Auftrag A:
Gib aus dem Forenbeitrag zum Gewitter den Abschnitt zwischen „# Komischer Vorfall“ und „in bester Ordnung.“ einschließlich wortgetreu wieder.
Auftrag B:
Weshalb hatte der Film im Fernsehen laut dem Forenbeitrag zum Gewitter kein Signal?
Auftrag C:
Zähle sämtliche greifbaren Gegenstände auf, die im Forenbeitrag zum Gewitter vorkommen.

Vorliegender Auszug:
####################

# Komischer Vorfall beim Gewitter



## schneemaus (6. Juni 2011)

Heiho!

Also heute Nacht ist hier wieder was passiert, was jetzt schon drei Mal hier passiert ist. Hat angefangen zu gewittern, alles kein Problem, ich hab mich sogar gefreut, dass es mal ein bisschen abkühlt. Wollte eigentlich nen Film im TV gucken, der hatte aber wegen dem Gewitter kein Signal. Hab ihn an gelassen und mir zur Überbrückung ein Buch geschnappt. Alles gut, ich sitze in meinem Zimmer, Nachttischlampe an, es grummelt draußen, blitzt mal, also alles in bester Ordnung.

####################

Datenzeilen:
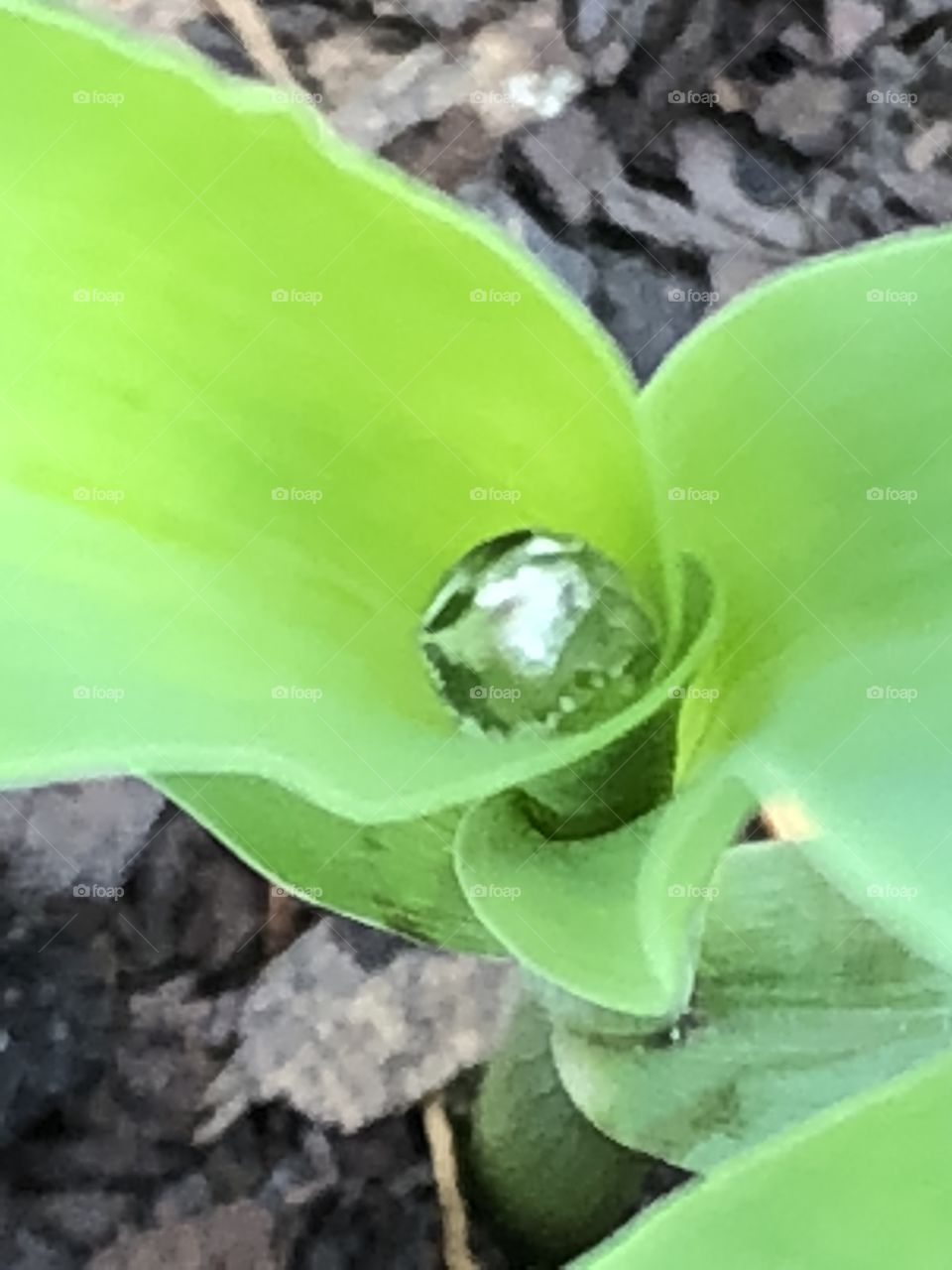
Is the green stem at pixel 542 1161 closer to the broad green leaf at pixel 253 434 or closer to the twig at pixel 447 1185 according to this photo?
the twig at pixel 447 1185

####################

Ergebnis A:
# Komischer Vorfall beim Gewitter



## schneemaus (6. Juni 2011)

Heiho!

Also heute Nacht ist hier wieder was passiert, was jetzt schon drei Mal hier passiert ist. Hat angefangen zu gewittern, alles kein Problem, ich hab mich sogar gefreut, dass es mal ein bisschen abkühlt. Wollte eigentlich nen Film im TV gucken, der hatte aber wegen dem Gewitter kein Signal. Hab ihn an gelassen und mir zur Überbrückung ein Buch geschnappt. Alles gut, ich sitze in meinem Zimmer, Nachttischlampe an, es grummelt draußen, blitzt mal, also alles in bester Ordnung.

Ergebnis B:
Wegen des Gewitters.

Ergebnis C:
TV, Buch, Nachttischlampe